▶ [WORK ITEM]
Exact repetition of every record is required.

(Short web captions)
*** Block opens ***

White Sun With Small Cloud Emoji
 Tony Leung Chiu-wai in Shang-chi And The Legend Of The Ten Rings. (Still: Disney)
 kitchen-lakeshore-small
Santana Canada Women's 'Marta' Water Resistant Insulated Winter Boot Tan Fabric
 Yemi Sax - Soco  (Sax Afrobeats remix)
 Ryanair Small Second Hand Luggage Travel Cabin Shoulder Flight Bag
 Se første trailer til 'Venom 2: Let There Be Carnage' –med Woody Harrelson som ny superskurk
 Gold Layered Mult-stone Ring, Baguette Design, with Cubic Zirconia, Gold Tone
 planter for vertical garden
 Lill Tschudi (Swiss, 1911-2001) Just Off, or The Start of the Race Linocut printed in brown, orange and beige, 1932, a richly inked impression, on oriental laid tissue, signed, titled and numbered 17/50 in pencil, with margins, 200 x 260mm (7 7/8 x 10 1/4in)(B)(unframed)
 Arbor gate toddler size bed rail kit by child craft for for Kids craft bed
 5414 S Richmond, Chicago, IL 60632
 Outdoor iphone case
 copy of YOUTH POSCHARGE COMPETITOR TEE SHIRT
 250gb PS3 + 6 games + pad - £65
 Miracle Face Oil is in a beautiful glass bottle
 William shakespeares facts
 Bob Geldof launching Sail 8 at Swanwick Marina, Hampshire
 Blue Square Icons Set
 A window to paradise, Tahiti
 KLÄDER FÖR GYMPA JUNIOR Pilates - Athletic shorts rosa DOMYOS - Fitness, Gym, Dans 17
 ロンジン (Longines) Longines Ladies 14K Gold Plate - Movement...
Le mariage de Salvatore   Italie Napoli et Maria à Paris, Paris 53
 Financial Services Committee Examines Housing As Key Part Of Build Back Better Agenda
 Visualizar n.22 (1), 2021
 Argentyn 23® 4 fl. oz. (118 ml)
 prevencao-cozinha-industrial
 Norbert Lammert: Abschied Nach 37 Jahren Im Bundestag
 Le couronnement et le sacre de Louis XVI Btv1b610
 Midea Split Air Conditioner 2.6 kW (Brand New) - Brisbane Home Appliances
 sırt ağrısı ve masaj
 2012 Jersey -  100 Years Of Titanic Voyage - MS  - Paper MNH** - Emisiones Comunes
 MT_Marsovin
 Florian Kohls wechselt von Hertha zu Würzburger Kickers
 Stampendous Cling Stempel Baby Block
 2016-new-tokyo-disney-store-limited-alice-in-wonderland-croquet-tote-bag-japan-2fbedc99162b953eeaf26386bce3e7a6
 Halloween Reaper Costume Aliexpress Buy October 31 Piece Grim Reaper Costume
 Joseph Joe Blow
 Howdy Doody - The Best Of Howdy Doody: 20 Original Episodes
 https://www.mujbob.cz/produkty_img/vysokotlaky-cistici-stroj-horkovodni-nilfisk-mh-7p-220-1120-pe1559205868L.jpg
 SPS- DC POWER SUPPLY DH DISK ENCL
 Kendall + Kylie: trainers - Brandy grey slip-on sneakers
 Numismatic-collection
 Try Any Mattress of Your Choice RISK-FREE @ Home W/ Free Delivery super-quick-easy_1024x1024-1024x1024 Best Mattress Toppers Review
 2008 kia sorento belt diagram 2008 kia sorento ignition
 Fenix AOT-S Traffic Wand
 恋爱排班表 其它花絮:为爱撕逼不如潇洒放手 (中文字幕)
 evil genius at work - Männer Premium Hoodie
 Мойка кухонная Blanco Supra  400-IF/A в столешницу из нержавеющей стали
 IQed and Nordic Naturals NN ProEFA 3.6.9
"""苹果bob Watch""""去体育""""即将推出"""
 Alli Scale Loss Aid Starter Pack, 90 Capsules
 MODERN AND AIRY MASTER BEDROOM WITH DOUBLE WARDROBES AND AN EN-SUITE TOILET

*** Block closes ***

▶ [SOLUTION TO THE PROBLEM]
White Sun With Small Cloud Emoji
 Tony Leung Chiu-wai in Shang-chi And The Legend Of The Ten Rings. (Still: Disney)
 kitchen-lakeshore-small
Santana Canada Women's 'Marta' Water Resistant Insulated Winter Boot Tan Fabric
 Yemi Sax - Soco  (Sax Afrobeats remix)
 Ryanair Small Second Hand Luggage Travel Cabin Shoulder Flight Bag
 Se første trailer til 'Venom 2: Let There Be Carnage' –med Woody Harrelson som ny superskurk
 Gold Layered Mult-stone Ring, Baguette Design, with Cubic Zirconia, Gold Tone
 planter for vertical garden
 Lill Tschudi (Swiss, 1911-2001) Just Off, or The Start of the Race Linocut printed in brown, orange and beige, 1932, a richly inked impression, on oriental laid tissue, signed, titled and numbered 17/50 in pencil, with margins, 200 x 260mm (7 7/8 x 10 1/4in)(B)(unframed)
 Arbor gate toddler size bed rail kit by child craft for for Kids craft bed
 5414 S Richmond, Chicago, IL 60632
 Outdoor iphone case
 copy of YOUTH POSCHARGE COMPETITOR TEE SHIRT
 250gb PS3 + 6 games + pad - £65
 Miracle Face Oil is in a beautiful glass bottle
 William shakespeares facts
 Bob Geldof launching Sail 8 at Swanwick Marina, Hampshire
 Blue Square Icons Set
 A window to paradise, Tahiti
 KLÄDER FÖR GYMPA JUNIOR Pilates - Athletic shorts rosa DOMYOS - Fitness, Gym, Dans 17
 ロンジン (Longines) Longines Ladies 14K Gold Plate - Movement...
Le mariage de Salvatore   Italie Napoli et Maria à Paris, Paris 53
 Financial Services Committee Examines Housing As Key Part Of Build Back Better Agenda
 Visualizar n.22 (1), 2021
 Argentyn 23® 4 fl. oz. (118 ml)
 prevencao-cozinha-industrial
 Norbert Lammert: Abschied Nach 37 Jahren Im Bundestag
 Le couronnement et le sacre de Louis XVI Btv1b610
 Midea Split Air Conditioner 2.6 kW (Brand New) - Brisbane Home Appliances
 sırt ağrısı ve masaj
 2012 Jersey -  100 Years Of Titanic Voyage - MS  - Paper MNH** - Emisiones Comunes
 MT_Marsovin
 Florian Kohls wechselt von Hertha zu Würzburger Kickers
 Stampendous Cling Stempel Baby Block
 2016-new-tokyo-disney-store-limited-alice-in-wonderland-croquet-tote-bag-japan-2fbedc99162b953eeaf26386bce3e7a6
 Halloween Reaper Costume Aliexpress Buy October 31 Piece Grim Reaper Costume
 Joseph Joe Blow
 Howdy Doody - The Best Of Howdy Doody: 20 Original Episodes
 https://www.mujbob.cz/produkty_img/vysokotlaky-cistici-stroj-horkovodni-nilfisk-mh-7p-220-1120-pe1559205868L.jpg
 SPS- DC POWER SUPPLY DH DISK ENCL
 Kendall + Kylie: trainers - Brandy grey slip-on sneakers
 Numismatic-collection
 Try Any Mattress of Your Choice RISK-FREE @ Home W/ Free Delivery super-quick-easy_1024x1024-1024x1024 Best Mattress Toppers Review
 2008 kia sorento belt diagram 2008 kia sorento ignition
 Fenix AOT-S Traffic Wand
 恋爱排班表 其它花絮:为爱撕逼不如潇洒放手 (中文字幕)
 evil genius at work - Männer Premium Hoodie
 Мойка кухонная Blanco Supra  400-IF/A в столешницу из нержавеющей стали
 IQed and Nordic Naturals NN ProEFA 3.6.9
"""苹果bob Watch""""去体育""""即将推出"""
 Alli Scale Loss Aid Starter Pack, 90 Capsules
 MODERN AND AIRY MASTER BEDROOM WITH DOUBLE WARDROBES AND AN EN-SUITE TOILET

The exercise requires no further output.